[Start of Passage provided]
From: Thorsten Ottosen (nesotto_at_[hidden])
Date: 2005-09-18 10:02:17
David Abrahams <dave <at> boost-consulting.com> writes:
> Thorsten Ottosen <nesotto <at> cs.aau.dk> writes:
> >> How about
> >> range_begin(x) if it would invoke a function found by argument
> >> dependent lookup.
> >> ?
> > but it also appears fairly cryptic to me.
> What's cryptic about it?
the compiler doesn't care about invoking something...that happens at runtime
> Here are a few other options that are
> similarly precise:
> range_begin(x) if it would result in range_begin being found by
> argument dependent lookup.
> range_begin(x) if there is a matching range_begin in a namespace
> associated with the type of x.
> > If the only problem was
> > that ADL applies to function overloads (or names in general), then
> > why not just strip the "(x)":
> > range_begin(x) if range_begin can be found by ADL
> > ? Wouldn't this account for all names (not just function overloads)?
> It lacks precision; it doesn't force that range_begin that's found to
> be in a namespace associated with the single argument x.
[End of Passage provided]
[Start of Information supplied]
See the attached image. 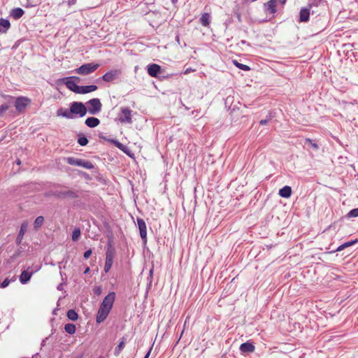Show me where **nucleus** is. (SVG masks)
I'll use <instances>...</instances> for the list:
<instances>
[{"mask_svg": "<svg viewBox=\"0 0 358 358\" xmlns=\"http://www.w3.org/2000/svg\"><path fill=\"white\" fill-rule=\"evenodd\" d=\"M11 282V280H9L8 278H6L2 282L0 283V287L1 288H6L8 287Z\"/></svg>", "mask_w": 358, "mask_h": 358, "instance_id": "37", "label": "nucleus"}, {"mask_svg": "<svg viewBox=\"0 0 358 358\" xmlns=\"http://www.w3.org/2000/svg\"><path fill=\"white\" fill-rule=\"evenodd\" d=\"M125 337H122V341L120 343L115 347L114 350V355L117 357L119 356L121 353L122 350L124 349L125 346Z\"/></svg>", "mask_w": 358, "mask_h": 358, "instance_id": "23", "label": "nucleus"}, {"mask_svg": "<svg viewBox=\"0 0 358 358\" xmlns=\"http://www.w3.org/2000/svg\"><path fill=\"white\" fill-rule=\"evenodd\" d=\"M10 27L9 20L3 18L0 19V33H6Z\"/></svg>", "mask_w": 358, "mask_h": 358, "instance_id": "20", "label": "nucleus"}, {"mask_svg": "<svg viewBox=\"0 0 358 358\" xmlns=\"http://www.w3.org/2000/svg\"><path fill=\"white\" fill-rule=\"evenodd\" d=\"M17 164H21L20 160H19V159H18V160L17 161Z\"/></svg>", "mask_w": 358, "mask_h": 358, "instance_id": "56", "label": "nucleus"}, {"mask_svg": "<svg viewBox=\"0 0 358 358\" xmlns=\"http://www.w3.org/2000/svg\"><path fill=\"white\" fill-rule=\"evenodd\" d=\"M310 17V10L308 8H303L300 10V22H308Z\"/></svg>", "mask_w": 358, "mask_h": 358, "instance_id": "22", "label": "nucleus"}, {"mask_svg": "<svg viewBox=\"0 0 358 358\" xmlns=\"http://www.w3.org/2000/svg\"><path fill=\"white\" fill-rule=\"evenodd\" d=\"M132 113L133 111L128 107H122L118 115V120L123 124H131Z\"/></svg>", "mask_w": 358, "mask_h": 358, "instance_id": "5", "label": "nucleus"}, {"mask_svg": "<svg viewBox=\"0 0 358 358\" xmlns=\"http://www.w3.org/2000/svg\"><path fill=\"white\" fill-rule=\"evenodd\" d=\"M276 3L277 0H270L266 4V10L271 14H274L276 12Z\"/></svg>", "mask_w": 358, "mask_h": 358, "instance_id": "19", "label": "nucleus"}, {"mask_svg": "<svg viewBox=\"0 0 358 358\" xmlns=\"http://www.w3.org/2000/svg\"><path fill=\"white\" fill-rule=\"evenodd\" d=\"M30 269H31V268L28 267V268L27 270H24L21 273V274L20 275V281L22 284L24 285V284L27 283L30 280L32 275L35 272H36L39 268H36L34 271L32 269L31 271H29Z\"/></svg>", "mask_w": 358, "mask_h": 358, "instance_id": "11", "label": "nucleus"}, {"mask_svg": "<svg viewBox=\"0 0 358 358\" xmlns=\"http://www.w3.org/2000/svg\"><path fill=\"white\" fill-rule=\"evenodd\" d=\"M63 81L64 82V84L66 85L68 89L78 94L79 85H78L77 83L80 82V78L79 77L71 76L69 78H65L63 79Z\"/></svg>", "mask_w": 358, "mask_h": 358, "instance_id": "7", "label": "nucleus"}, {"mask_svg": "<svg viewBox=\"0 0 358 358\" xmlns=\"http://www.w3.org/2000/svg\"><path fill=\"white\" fill-rule=\"evenodd\" d=\"M115 299V293L113 292H109L104 297L96 313V322L97 324L102 323L107 318L113 308Z\"/></svg>", "mask_w": 358, "mask_h": 358, "instance_id": "1", "label": "nucleus"}, {"mask_svg": "<svg viewBox=\"0 0 358 358\" xmlns=\"http://www.w3.org/2000/svg\"><path fill=\"white\" fill-rule=\"evenodd\" d=\"M280 1L282 5H284L286 3L287 0H280Z\"/></svg>", "mask_w": 358, "mask_h": 358, "instance_id": "54", "label": "nucleus"}, {"mask_svg": "<svg viewBox=\"0 0 358 358\" xmlns=\"http://www.w3.org/2000/svg\"><path fill=\"white\" fill-rule=\"evenodd\" d=\"M2 96L4 98V99H10V100H13L14 99V97H13L12 96H10V95H2Z\"/></svg>", "mask_w": 358, "mask_h": 358, "instance_id": "48", "label": "nucleus"}, {"mask_svg": "<svg viewBox=\"0 0 358 358\" xmlns=\"http://www.w3.org/2000/svg\"><path fill=\"white\" fill-rule=\"evenodd\" d=\"M80 175L83 176L86 179H90V176L88 173H85V172H80Z\"/></svg>", "mask_w": 358, "mask_h": 358, "instance_id": "44", "label": "nucleus"}, {"mask_svg": "<svg viewBox=\"0 0 358 358\" xmlns=\"http://www.w3.org/2000/svg\"><path fill=\"white\" fill-rule=\"evenodd\" d=\"M148 73L152 77H157L161 72V66L157 64H149L147 66Z\"/></svg>", "mask_w": 358, "mask_h": 358, "instance_id": "13", "label": "nucleus"}, {"mask_svg": "<svg viewBox=\"0 0 358 358\" xmlns=\"http://www.w3.org/2000/svg\"><path fill=\"white\" fill-rule=\"evenodd\" d=\"M99 358H101V357H99Z\"/></svg>", "mask_w": 358, "mask_h": 358, "instance_id": "62", "label": "nucleus"}, {"mask_svg": "<svg viewBox=\"0 0 358 358\" xmlns=\"http://www.w3.org/2000/svg\"><path fill=\"white\" fill-rule=\"evenodd\" d=\"M85 124L90 128H94L97 127L100 124V120L94 117H87L85 121Z\"/></svg>", "mask_w": 358, "mask_h": 358, "instance_id": "17", "label": "nucleus"}, {"mask_svg": "<svg viewBox=\"0 0 358 358\" xmlns=\"http://www.w3.org/2000/svg\"><path fill=\"white\" fill-rule=\"evenodd\" d=\"M239 349L243 353H250L255 351V348L252 343L245 342L240 345Z\"/></svg>", "mask_w": 358, "mask_h": 358, "instance_id": "14", "label": "nucleus"}, {"mask_svg": "<svg viewBox=\"0 0 358 358\" xmlns=\"http://www.w3.org/2000/svg\"><path fill=\"white\" fill-rule=\"evenodd\" d=\"M114 252V248H108L106 254V259L113 262Z\"/></svg>", "mask_w": 358, "mask_h": 358, "instance_id": "30", "label": "nucleus"}, {"mask_svg": "<svg viewBox=\"0 0 358 358\" xmlns=\"http://www.w3.org/2000/svg\"><path fill=\"white\" fill-rule=\"evenodd\" d=\"M28 227H29V223L27 221H24L22 223L20 229V231L18 234V235H19V236H20V238H23L24 234L27 231Z\"/></svg>", "mask_w": 358, "mask_h": 358, "instance_id": "25", "label": "nucleus"}, {"mask_svg": "<svg viewBox=\"0 0 358 358\" xmlns=\"http://www.w3.org/2000/svg\"><path fill=\"white\" fill-rule=\"evenodd\" d=\"M65 161L70 165L80 166L87 169H92L94 167V164L90 161L73 157H68L65 158Z\"/></svg>", "mask_w": 358, "mask_h": 358, "instance_id": "2", "label": "nucleus"}, {"mask_svg": "<svg viewBox=\"0 0 358 358\" xmlns=\"http://www.w3.org/2000/svg\"><path fill=\"white\" fill-rule=\"evenodd\" d=\"M271 120V114H269V115L266 117V119H264V120H262L259 122V124H260L261 125H265V124H266L268 122V121H269V120Z\"/></svg>", "mask_w": 358, "mask_h": 358, "instance_id": "40", "label": "nucleus"}, {"mask_svg": "<svg viewBox=\"0 0 358 358\" xmlns=\"http://www.w3.org/2000/svg\"><path fill=\"white\" fill-rule=\"evenodd\" d=\"M188 72H189V69H187L185 72V73H187Z\"/></svg>", "mask_w": 358, "mask_h": 358, "instance_id": "58", "label": "nucleus"}, {"mask_svg": "<svg viewBox=\"0 0 358 358\" xmlns=\"http://www.w3.org/2000/svg\"><path fill=\"white\" fill-rule=\"evenodd\" d=\"M358 242V239H355V241L345 242L341 244L339 246H352L353 244Z\"/></svg>", "mask_w": 358, "mask_h": 358, "instance_id": "39", "label": "nucleus"}, {"mask_svg": "<svg viewBox=\"0 0 358 358\" xmlns=\"http://www.w3.org/2000/svg\"><path fill=\"white\" fill-rule=\"evenodd\" d=\"M279 195L283 198H289L292 194V188L289 186H285L279 190Z\"/></svg>", "mask_w": 358, "mask_h": 358, "instance_id": "21", "label": "nucleus"}, {"mask_svg": "<svg viewBox=\"0 0 358 358\" xmlns=\"http://www.w3.org/2000/svg\"><path fill=\"white\" fill-rule=\"evenodd\" d=\"M57 115L62 116L63 117L67 119H73L74 116L72 115L71 110L64 109L63 108H60L57 110Z\"/></svg>", "mask_w": 358, "mask_h": 358, "instance_id": "16", "label": "nucleus"}, {"mask_svg": "<svg viewBox=\"0 0 358 358\" xmlns=\"http://www.w3.org/2000/svg\"><path fill=\"white\" fill-rule=\"evenodd\" d=\"M117 146L119 148L122 149V147L123 145H122V144H121L120 143L117 142Z\"/></svg>", "mask_w": 358, "mask_h": 358, "instance_id": "51", "label": "nucleus"}, {"mask_svg": "<svg viewBox=\"0 0 358 358\" xmlns=\"http://www.w3.org/2000/svg\"><path fill=\"white\" fill-rule=\"evenodd\" d=\"M20 252L18 251L17 253L12 255L10 258V262H13L15 259H16L17 258V257L20 255Z\"/></svg>", "mask_w": 358, "mask_h": 358, "instance_id": "43", "label": "nucleus"}, {"mask_svg": "<svg viewBox=\"0 0 358 358\" xmlns=\"http://www.w3.org/2000/svg\"><path fill=\"white\" fill-rule=\"evenodd\" d=\"M121 73L120 70H111L110 71L106 72L103 76L102 79L105 82H111L119 76V75Z\"/></svg>", "mask_w": 358, "mask_h": 358, "instance_id": "12", "label": "nucleus"}, {"mask_svg": "<svg viewBox=\"0 0 358 358\" xmlns=\"http://www.w3.org/2000/svg\"><path fill=\"white\" fill-rule=\"evenodd\" d=\"M152 348L149 349V350L145 354V357L143 358H149L150 353H151Z\"/></svg>", "mask_w": 358, "mask_h": 358, "instance_id": "47", "label": "nucleus"}, {"mask_svg": "<svg viewBox=\"0 0 358 358\" xmlns=\"http://www.w3.org/2000/svg\"><path fill=\"white\" fill-rule=\"evenodd\" d=\"M97 86L94 85H86V86H80L78 94H87L92 92H94L97 90Z\"/></svg>", "mask_w": 358, "mask_h": 358, "instance_id": "15", "label": "nucleus"}, {"mask_svg": "<svg viewBox=\"0 0 358 358\" xmlns=\"http://www.w3.org/2000/svg\"><path fill=\"white\" fill-rule=\"evenodd\" d=\"M92 250H90V249L87 250V251H85V253H84V258L85 259L89 258L90 256L92 255Z\"/></svg>", "mask_w": 358, "mask_h": 358, "instance_id": "42", "label": "nucleus"}, {"mask_svg": "<svg viewBox=\"0 0 358 358\" xmlns=\"http://www.w3.org/2000/svg\"><path fill=\"white\" fill-rule=\"evenodd\" d=\"M94 294L96 296H99L102 293V288L100 286H95L93 289Z\"/></svg>", "mask_w": 358, "mask_h": 358, "instance_id": "38", "label": "nucleus"}, {"mask_svg": "<svg viewBox=\"0 0 358 358\" xmlns=\"http://www.w3.org/2000/svg\"><path fill=\"white\" fill-rule=\"evenodd\" d=\"M90 269L89 266H87L84 271V274H87L90 272Z\"/></svg>", "mask_w": 358, "mask_h": 358, "instance_id": "50", "label": "nucleus"}, {"mask_svg": "<svg viewBox=\"0 0 358 358\" xmlns=\"http://www.w3.org/2000/svg\"><path fill=\"white\" fill-rule=\"evenodd\" d=\"M192 114L196 115L195 111H192Z\"/></svg>", "mask_w": 358, "mask_h": 358, "instance_id": "60", "label": "nucleus"}, {"mask_svg": "<svg viewBox=\"0 0 358 358\" xmlns=\"http://www.w3.org/2000/svg\"><path fill=\"white\" fill-rule=\"evenodd\" d=\"M306 143H308L314 149H318V145L316 143H313L312 140H310V138H306Z\"/></svg>", "mask_w": 358, "mask_h": 358, "instance_id": "41", "label": "nucleus"}, {"mask_svg": "<svg viewBox=\"0 0 358 358\" xmlns=\"http://www.w3.org/2000/svg\"><path fill=\"white\" fill-rule=\"evenodd\" d=\"M233 63L234 64L238 67V69H241V70H243V71H249L250 69V68L248 66V65H245V64H241L239 63L238 61L236 60H234L233 61Z\"/></svg>", "mask_w": 358, "mask_h": 358, "instance_id": "31", "label": "nucleus"}, {"mask_svg": "<svg viewBox=\"0 0 358 358\" xmlns=\"http://www.w3.org/2000/svg\"><path fill=\"white\" fill-rule=\"evenodd\" d=\"M44 222V217L43 216H38L36 218L34 222V227L36 230L42 226Z\"/></svg>", "mask_w": 358, "mask_h": 358, "instance_id": "27", "label": "nucleus"}, {"mask_svg": "<svg viewBox=\"0 0 358 358\" xmlns=\"http://www.w3.org/2000/svg\"><path fill=\"white\" fill-rule=\"evenodd\" d=\"M348 217H358V208L351 210L347 215Z\"/></svg>", "mask_w": 358, "mask_h": 358, "instance_id": "35", "label": "nucleus"}, {"mask_svg": "<svg viewBox=\"0 0 358 358\" xmlns=\"http://www.w3.org/2000/svg\"><path fill=\"white\" fill-rule=\"evenodd\" d=\"M60 275L62 277V282L58 285L57 288L58 290L62 291L64 289V285L66 283V274L62 271L60 272Z\"/></svg>", "mask_w": 358, "mask_h": 358, "instance_id": "28", "label": "nucleus"}, {"mask_svg": "<svg viewBox=\"0 0 358 358\" xmlns=\"http://www.w3.org/2000/svg\"><path fill=\"white\" fill-rule=\"evenodd\" d=\"M10 106L8 104H2L0 106V116L2 115V114L6 112L7 110H8Z\"/></svg>", "mask_w": 358, "mask_h": 358, "instance_id": "36", "label": "nucleus"}, {"mask_svg": "<svg viewBox=\"0 0 358 358\" xmlns=\"http://www.w3.org/2000/svg\"><path fill=\"white\" fill-rule=\"evenodd\" d=\"M85 104L87 106V112L90 115H97L101 110L102 104L98 98L92 99L86 102Z\"/></svg>", "mask_w": 358, "mask_h": 358, "instance_id": "3", "label": "nucleus"}, {"mask_svg": "<svg viewBox=\"0 0 358 358\" xmlns=\"http://www.w3.org/2000/svg\"><path fill=\"white\" fill-rule=\"evenodd\" d=\"M59 270L61 271L62 268H65V266H62V262H59Z\"/></svg>", "mask_w": 358, "mask_h": 358, "instance_id": "52", "label": "nucleus"}, {"mask_svg": "<svg viewBox=\"0 0 358 358\" xmlns=\"http://www.w3.org/2000/svg\"><path fill=\"white\" fill-rule=\"evenodd\" d=\"M64 329L68 334H73L76 332V327L75 324L72 323H68L65 324Z\"/></svg>", "mask_w": 358, "mask_h": 358, "instance_id": "26", "label": "nucleus"}, {"mask_svg": "<svg viewBox=\"0 0 358 358\" xmlns=\"http://www.w3.org/2000/svg\"><path fill=\"white\" fill-rule=\"evenodd\" d=\"M70 110L72 115H78L79 117H84L87 113V107L85 104L80 101H73L70 104Z\"/></svg>", "mask_w": 358, "mask_h": 358, "instance_id": "4", "label": "nucleus"}, {"mask_svg": "<svg viewBox=\"0 0 358 358\" xmlns=\"http://www.w3.org/2000/svg\"><path fill=\"white\" fill-rule=\"evenodd\" d=\"M345 248H336V249L335 250H332V251H330V252H328L329 253H334L336 252H340L341 250H343Z\"/></svg>", "mask_w": 358, "mask_h": 358, "instance_id": "45", "label": "nucleus"}, {"mask_svg": "<svg viewBox=\"0 0 358 358\" xmlns=\"http://www.w3.org/2000/svg\"><path fill=\"white\" fill-rule=\"evenodd\" d=\"M80 229L79 228H76L72 233V240L73 241H76L80 237Z\"/></svg>", "mask_w": 358, "mask_h": 358, "instance_id": "32", "label": "nucleus"}, {"mask_svg": "<svg viewBox=\"0 0 358 358\" xmlns=\"http://www.w3.org/2000/svg\"><path fill=\"white\" fill-rule=\"evenodd\" d=\"M137 226L139 230L140 236L143 241V244L147 243V227L145 221L142 218H137Z\"/></svg>", "mask_w": 358, "mask_h": 358, "instance_id": "10", "label": "nucleus"}, {"mask_svg": "<svg viewBox=\"0 0 358 358\" xmlns=\"http://www.w3.org/2000/svg\"><path fill=\"white\" fill-rule=\"evenodd\" d=\"M171 2L175 4L178 2V0H171Z\"/></svg>", "mask_w": 358, "mask_h": 358, "instance_id": "55", "label": "nucleus"}, {"mask_svg": "<svg viewBox=\"0 0 358 358\" xmlns=\"http://www.w3.org/2000/svg\"><path fill=\"white\" fill-rule=\"evenodd\" d=\"M24 13V11L23 9L21 8H15L10 10V15L13 19L18 20L22 17Z\"/></svg>", "mask_w": 358, "mask_h": 358, "instance_id": "18", "label": "nucleus"}, {"mask_svg": "<svg viewBox=\"0 0 358 358\" xmlns=\"http://www.w3.org/2000/svg\"><path fill=\"white\" fill-rule=\"evenodd\" d=\"M22 239V238H20V236H19V235H17V237L16 238L17 244L20 245L21 243Z\"/></svg>", "mask_w": 358, "mask_h": 358, "instance_id": "49", "label": "nucleus"}, {"mask_svg": "<svg viewBox=\"0 0 358 358\" xmlns=\"http://www.w3.org/2000/svg\"><path fill=\"white\" fill-rule=\"evenodd\" d=\"M59 270L61 271L62 268H65V266H62V262H59Z\"/></svg>", "mask_w": 358, "mask_h": 358, "instance_id": "53", "label": "nucleus"}, {"mask_svg": "<svg viewBox=\"0 0 358 358\" xmlns=\"http://www.w3.org/2000/svg\"><path fill=\"white\" fill-rule=\"evenodd\" d=\"M192 114L196 115L195 111H192Z\"/></svg>", "mask_w": 358, "mask_h": 358, "instance_id": "61", "label": "nucleus"}, {"mask_svg": "<svg viewBox=\"0 0 358 358\" xmlns=\"http://www.w3.org/2000/svg\"><path fill=\"white\" fill-rule=\"evenodd\" d=\"M30 103L31 100L29 98L25 96H19L15 101V109L20 113H23Z\"/></svg>", "mask_w": 358, "mask_h": 358, "instance_id": "9", "label": "nucleus"}, {"mask_svg": "<svg viewBox=\"0 0 358 358\" xmlns=\"http://www.w3.org/2000/svg\"><path fill=\"white\" fill-rule=\"evenodd\" d=\"M113 265V261H110L109 259H106L105 265H104V271L105 273H108Z\"/></svg>", "mask_w": 358, "mask_h": 358, "instance_id": "34", "label": "nucleus"}, {"mask_svg": "<svg viewBox=\"0 0 358 358\" xmlns=\"http://www.w3.org/2000/svg\"><path fill=\"white\" fill-rule=\"evenodd\" d=\"M48 196H54L58 199H76L78 197V195L76 192L73 190H67V191H59L55 190L50 192L48 194Z\"/></svg>", "mask_w": 358, "mask_h": 358, "instance_id": "6", "label": "nucleus"}, {"mask_svg": "<svg viewBox=\"0 0 358 358\" xmlns=\"http://www.w3.org/2000/svg\"><path fill=\"white\" fill-rule=\"evenodd\" d=\"M176 40L179 43V36H176Z\"/></svg>", "mask_w": 358, "mask_h": 358, "instance_id": "57", "label": "nucleus"}, {"mask_svg": "<svg viewBox=\"0 0 358 358\" xmlns=\"http://www.w3.org/2000/svg\"><path fill=\"white\" fill-rule=\"evenodd\" d=\"M99 66V65L98 64L87 63L80 66L76 71L80 75H88L95 71Z\"/></svg>", "mask_w": 358, "mask_h": 358, "instance_id": "8", "label": "nucleus"}, {"mask_svg": "<svg viewBox=\"0 0 358 358\" xmlns=\"http://www.w3.org/2000/svg\"><path fill=\"white\" fill-rule=\"evenodd\" d=\"M78 143L81 146H85V145H86L88 143V139L84 135L79 134L78 135Z\"/></svg>", "mask_w": 358, "mask_h": 358, "instance_id": "29", "label": "nucleus"}, {"mask_svg": "<svg viewBox=\"0 0 358 358\" xmlns=\"http://www.w3.org/2000/svg\"><path fill=\"white\" fill-rule=\"evenodd\" d=\"M201 23L203 26H208L209 24V15L208 13L202 15L201 17Z\"/></svg>", "mask_w": 358, "mask_h": 358, "instance_id": "33", "label": "nucleus"}, {"mask_svg": "<svg viewBox=\"0 0 358 358\" xmlns=\"http://www.w3.org/2000/svg\"><path fill=\"white\" fill-rule=\"evenodd\" d=\"M45 340H43L42 345L45 343Z\"/></svg>", "mask_w": 358, "mask_h": 358, "instance_id": "59", "label": "nucleus"}, {"mask_svg": "<svg viewBox=\"0 0 358 358\" xmlns=\"http://www.w3.org/2000/svg\"><path fill=\"white\" fill-rule=\"evenodd\" d=\"M76 3V0H69L67 3L69 6L74 5Z\"/></svg>", "mask_w": 358, "mask_h": 358, "instance_id": "46", "label": "nucleus"}, {"mask_svg": "<svg viewBox=\"0 0 358 358\" xmlns=\"http://www.w3.org/2000/svg\"><path fill=\"white\" fill-rule=\"evenodd\" d=\"M66 316L70 320L72 321H76L78 318V313L73 309L69 310L67 311Z\"/></svg>", "mask_w": 358, "mask_h": 358, "instance_id": "24", "label": "nucleus"}]
</instances>
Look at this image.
[End of Information supplied]
● **To be done**
1 - In the mailing-list exchange about range_begin, why is the wording "range_begin(x) if range_begin can be found by ADL" said to lack precision?
2 - List every proposed wording of the rule that begins with "range_begin(x) if" in the mailing-list exchange about range_begin.
3 - Carry on the mailing-list exchange about range_begin from the point where it stops.
These records were drawn from a separate source.

● **Responses**
1 - It doesn't force the range_begin that's found to be in a namespace associated with the single argument x.

2 -
- range_begin(x) if it would invoke a function found by argument dependent lookup.
- range_begin(x) if it would result in range_begin being found by argument dependent lookup.
- range_begin(x) if there is a matching range_begin in a namespace associated with the type of x.
- range_begin(x) if range_begin can be found by ADL

3 -
hm...AFAICT, only the last of your three versions mentions the namespace
associated with x.
> Just because
> there's a range_begin that *can* be found via ADL doesn't mean it will
> be found in that expression.
ok, I think I'm getting it...for example, the a base class version
of begin can be found, but derived to base classs reference will not happen
and so t.begin() is called instead.
I like this version best:
range_begin(x) if it would result in range_begin being found by
> This is nitpicky, but I think the
> language is slightly clearer.
right. somehow we still don't say when it wouldn't be found. The question is,
maybe, is the overload actually found, but then later, during overload
discarded as a best match?
In that light I think
range_begin(x) if there is an exactly matching range_begin in a namespace
associated with x.
is better. we then need to state that "exactly matching" means without no
implicit conversions required.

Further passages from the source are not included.